Historically, the paracellular pathway has been considered by some
to be the principal route of water movement across hepatocytes during
primary bile formation, involving passive movement of water from blood
to bile between hepatocytes in response to osmotic gradients
established largely by the active movement of bile acids into the
canaliculus. This concept stems from inferences made from
ultrastructural studies of hepatocytes demonstrating: (i) enhanced
tight junction penetration of electron-dense substances under
choleretic conditions (33, 34) and (ii) balloon-like
projections in the basolateral (sinusoidal) membrane adjacent to tight
junctions in association with bile acid-stimulated
choleresis(34) . Furthermore, the demonstration that hepatocyte
couplets have low electrical resistance (35) is consistent
with hepatocytes being ``leaky'' epithelium through which
paracellular movement of water may occur. Nevertheless, while current
opinion appears to favor a paracellular pathway of water movement
across hepatocytes, the studies on which this premise is based are
limited and largely indirect. Although our data suggest that
osmotic-induced transmembrane water movement by hepatocytes does not
occur via a channel-mediated mechanism, the P value for hepatocytes is higher than the value for cholangiocytes
which have aquaporin-CHIP water channels in their plasma membranes.
Thus, it seems plausible that diffusional water movement across
hepatocytes in response to osmotic gradients may play an important role
in primary bile formation at bile canaliculi. Currently, however, this
notion is speculative since the relevance of our in vitro data
to the in vivo situation is unclear. Indeed, we obtained P
values in isolated hepatocytes which rapidly
lose their polarity; thus, these values do not necessarily reflect the
osmotic permeability of the canalicular membrane. Of course, this
concept does not exclude a paracellular pathway in water movement
across hepatocytes nor does it exclude the possibility of other
nonselective, membrane channels such as glucose transporters from
playing a contributory role in water movement(36) .

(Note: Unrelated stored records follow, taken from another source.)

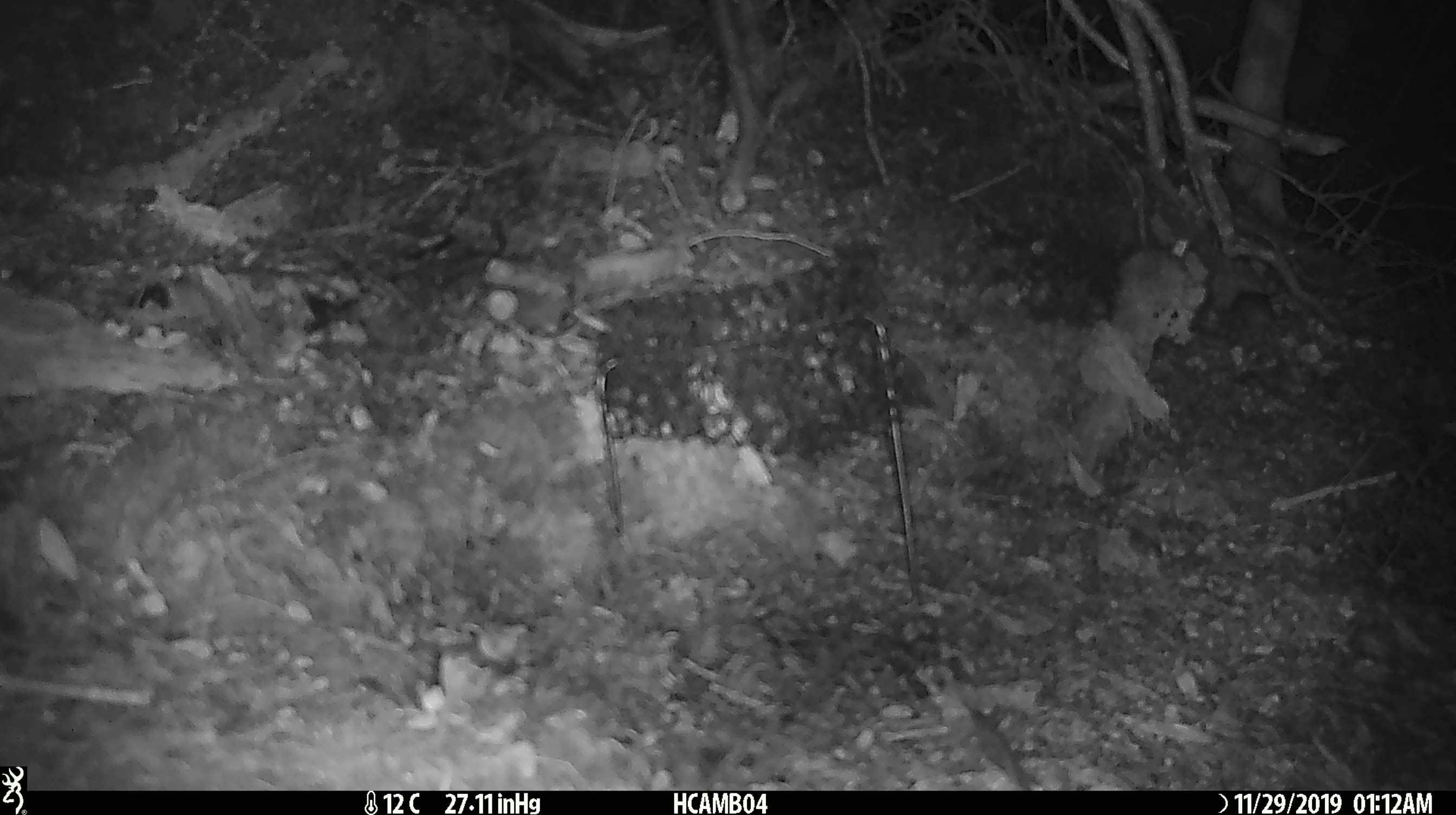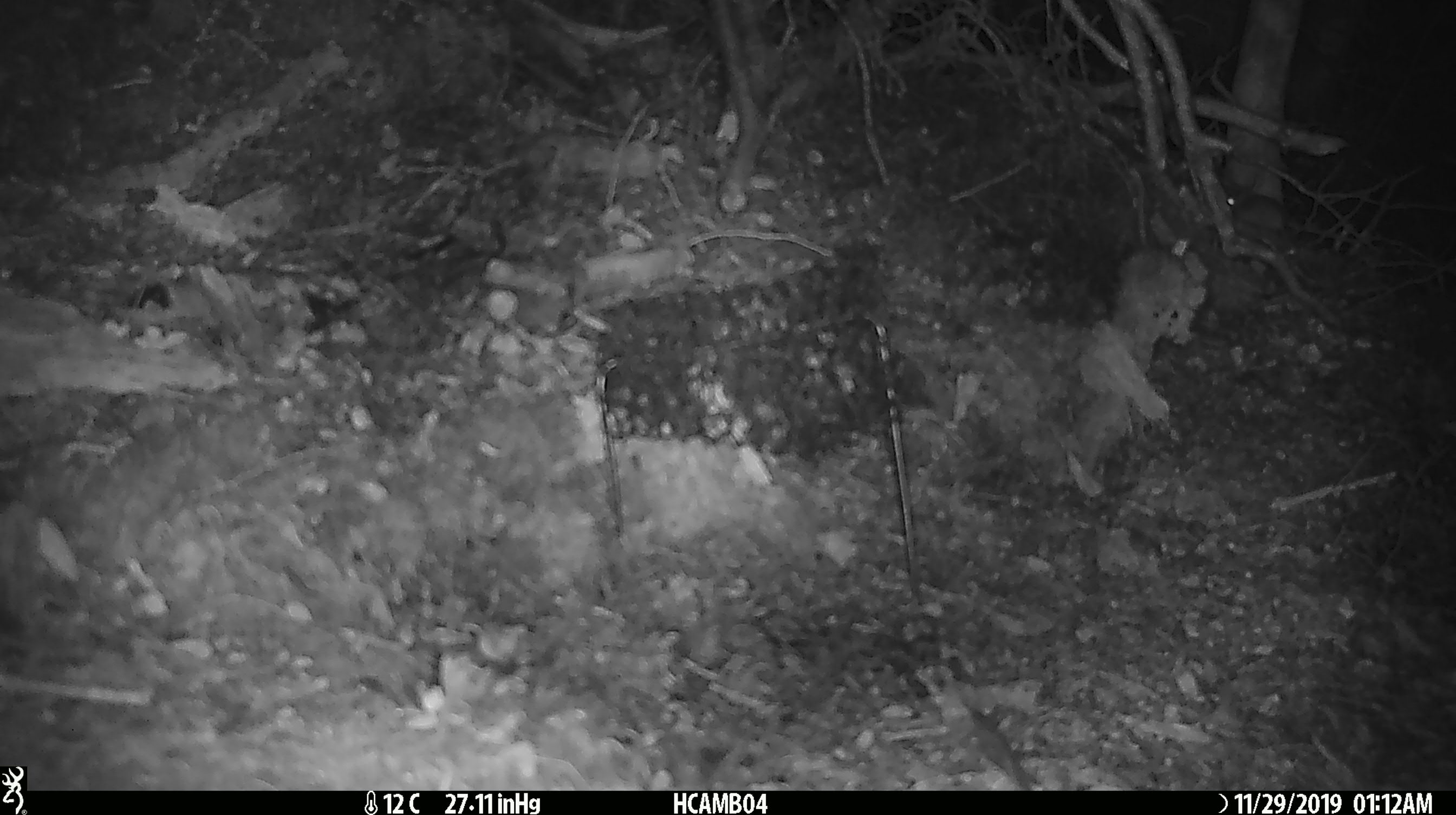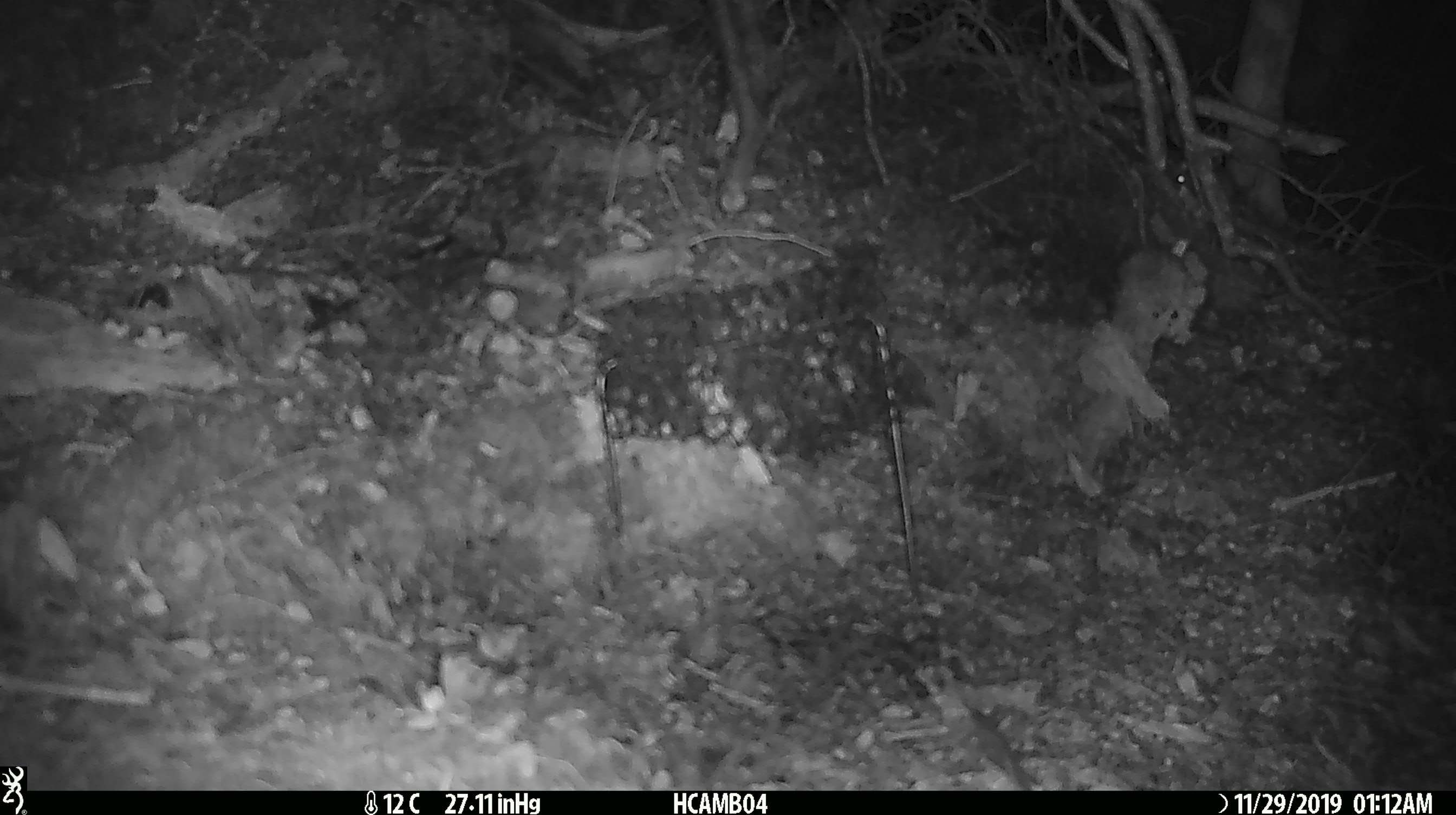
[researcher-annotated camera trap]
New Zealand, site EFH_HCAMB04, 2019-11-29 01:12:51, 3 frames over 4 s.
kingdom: Animalia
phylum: Chordata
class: Mammalia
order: Rodentia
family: Muridae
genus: Mus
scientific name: Mus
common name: mouse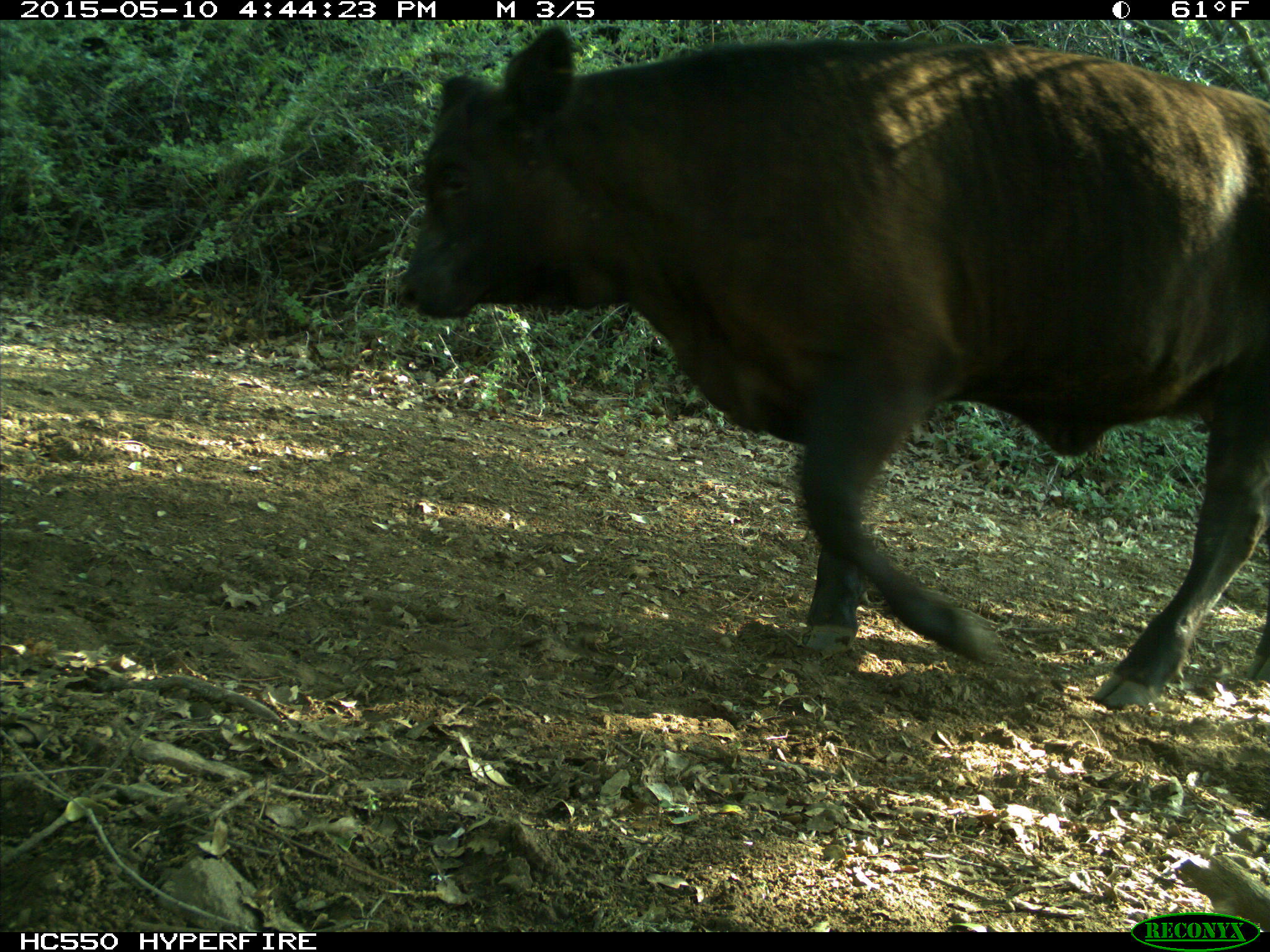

Unfortunately, it is currently difficult to directly distinguish
transcellular from paracellular water movement in vivo,
because of the lack of a suitable experimental model. Additional
studies requiring new experimental approaches will be required to
determine the quantitative contribution of a transcellular versus a paracellular pathway in primary bile formation by hepatocytes.
Nevertheless, the work described here excludes selective water channels
as important conduits for transcellular water movement across
hepatocyte plasma membranes. Moreover, the biophysical properties of
hepatocyte plasma membranes characterized by us clearly indicate that a
diffusional mechanism for transcellular water movement could be very
important in primary bile formation.